» Problem requirements
Repeat the lines from the one containing "Plug-in Architectures" through the end of the listing exactly, both ends included. Do not carry over any pictures.

» Stored data
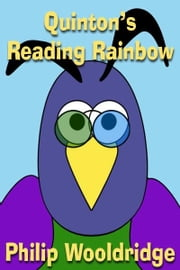 Quinton's Reading Rainbow ebook by Philip Wooldridge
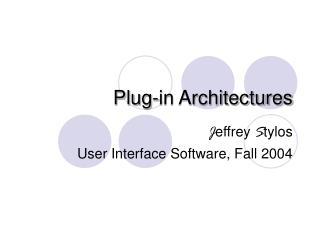 Plug-in Architectures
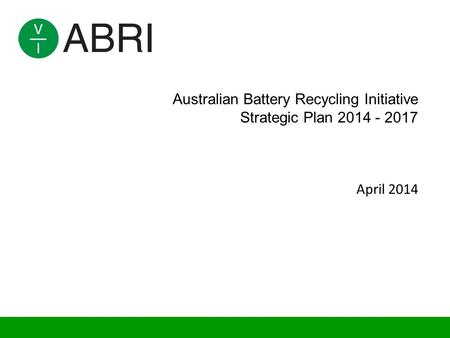 Australian Battery Recycling Initiative Strategic Plan 2014 - 2017 April 2014.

» Task answer
 Plug-in Architectures
 Australian Battery Recycling Initiative Strategic Plan 2014 - 2017 April 2014.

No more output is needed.